Longplayer Review – Solastalgia, time, sound and our environment

Visiting Longplayer, at Trinity Buoy Lighthouse in East London, evoked, for me, a sense of ‘solastalgia’ – “the grief of witnessing environmental change in a place you still inhabit”. The feeling that over our lifetimes – just a tiny part of the thousand years’ duration – so much has and will change in our environment. The piece prompts those who visit it or anyone who listens to think about just how long a thousand years is compared to our short human lifetimes – and then, further, how short a thousand years actually is in comparison to the lifespan of the universe, or to eternity. Furthermore, the fact that Longplayer has existed since before my lifetime – it prompted me to think about how much has changed in our environment in my lifetime already. How much it has changed since the beginning of Longplayer, 25 years ago (2000), and how much will change in the next 25 until the half-century.

Here is a fragment from an extended field recording I took in the lighthouse.

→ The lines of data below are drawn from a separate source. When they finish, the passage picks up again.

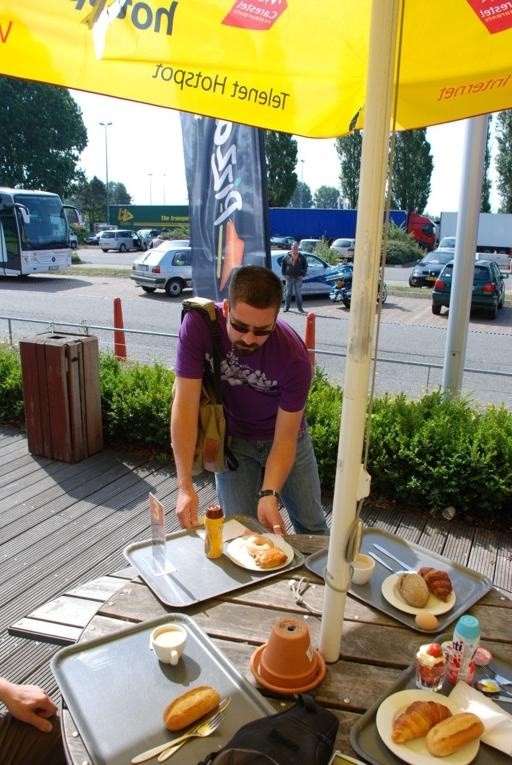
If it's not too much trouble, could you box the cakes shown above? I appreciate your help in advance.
[417,641,449,686]
[476,679,500,692]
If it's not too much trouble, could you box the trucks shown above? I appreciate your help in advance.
[433,210,512,257]
[268,206,439,254]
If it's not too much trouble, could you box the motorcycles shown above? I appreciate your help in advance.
[324,260,389,310]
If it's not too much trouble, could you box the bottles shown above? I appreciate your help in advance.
[448,615,480,686]
[204,504,224,559]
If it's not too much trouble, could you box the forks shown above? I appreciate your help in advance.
[482,666,512,687]
[131,696,231,763]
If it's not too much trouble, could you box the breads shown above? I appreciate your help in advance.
[162,682,221,732]
[391,701,486,757]
[247,536,289,569]
[397,567,453,607]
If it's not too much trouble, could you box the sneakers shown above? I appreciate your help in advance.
[282,306,305,314]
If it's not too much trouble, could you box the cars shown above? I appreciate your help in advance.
[128,232,356,305]
[408,235,507,320]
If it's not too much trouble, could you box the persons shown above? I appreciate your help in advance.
[280,241,307,313]
[0,676,69,765]
[169,266,330,540]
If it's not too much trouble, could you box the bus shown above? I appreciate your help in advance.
[0,186,84,281]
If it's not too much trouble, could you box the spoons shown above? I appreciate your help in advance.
[475,677,512,699]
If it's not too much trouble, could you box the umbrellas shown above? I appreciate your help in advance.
[0,0,512,664]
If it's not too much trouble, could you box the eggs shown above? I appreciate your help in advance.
[414,612,439,630]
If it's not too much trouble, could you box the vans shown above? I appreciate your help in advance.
[68,223,166,254]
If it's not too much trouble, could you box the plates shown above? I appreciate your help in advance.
[227,534,294,571]
[377,689,481,765]
[382,570,456,616]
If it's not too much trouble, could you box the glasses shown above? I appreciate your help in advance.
[228,306,277,337]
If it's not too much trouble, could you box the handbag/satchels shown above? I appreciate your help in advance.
[167,368,239,478]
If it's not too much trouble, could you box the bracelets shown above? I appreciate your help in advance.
[255,489,279,501]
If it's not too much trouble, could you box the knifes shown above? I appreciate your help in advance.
[369,543,414,575]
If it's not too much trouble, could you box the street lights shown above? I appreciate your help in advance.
[148,173,153,206]
[98,120,113,224]
[299,159,305,210]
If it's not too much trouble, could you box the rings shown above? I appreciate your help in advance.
[272,524,281,529]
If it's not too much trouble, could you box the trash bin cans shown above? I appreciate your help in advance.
[20,330,104,465]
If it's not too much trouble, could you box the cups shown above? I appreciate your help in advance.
[150,624,187,665]
[352,554,375,584]
[415,650,448,692]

Longplayer as an installation is a piece of music which never repeats for a thousand years, which seems impossible given how intentional the composition of the sound in the recording feels.

In Steve Connor’s ‘Ears Have Walls’ (2003), he talks about sound’s unique ability to permeate borders, listening as constructing ‘walls’ between certain sounds like in the Sonic Boom exhibition which he references, and sound in the gallery as removing the gallery walls and bringing “the outside in”. I think this is relevant to Longplayer as a temporal sound installation, as its use of the “unsighted” rather than the “sighted”, to use Connor’s language, speaks to sound as an event rather than an object – existing in both time and physical dimensions rather than being static in space. Also, its ability to mix with other sounds in the environment such as the sounds of the weather outside of Trinity Buoy Lighthouse which shift and change along with Longplayer. “For the presence of architecture, found sounds, environmental noise, and the details of given locations loom as continual input into forms of listening. That is to say, the sonorous world always presses in, adding extra ingredients by which we locate ourselves”  (Labelle, B. 2015).

In the same way that Steve Connor says that ‘Ears Have Walls’, the walls of the lighthouse where Longplayer is currently held are also imaginary. If the existence of the piece in our minds is prompting us to think about its duration of 1000 years and what that entails, then it doesn’t really matter whether it is a sounding object or not. The sound is almost irrelevant – and the walls containing the sound, preventing it from mixing with the sounds outside could just as well not exist. The physical site isn’t the point. However, the fact that it is sound and not a physical object is just what makes the dissolution of these walls, and the feeding of our temporal imagination, possible. A physical object in a gallery that were, say, designed to weather and last 1000 years wouldn’t have quite the same effect as sound. “Sound is intrinsically and unignorabley relational: it eminates, propagates, communicates, vibrates and agitates: it leaves a body and enters others: it binds and unhinges, harmonizes and traumatizes; it sends the body moving, the mind dreaming, the air oscillating. It seemingly eludes definition, while having profound effect.” (Labelle, B. 2015).

References:
Connor, S. (2003) Ears Have Walls. [online] Available at: https://www.stevenconnor.com/earshavewalls/ [Accessed 22 Apr. 2024].

Labelle, B. (2015) “Introduction” Background Noise: Perspectives on Sound Art. Second Edition. New York: Bloomsbury.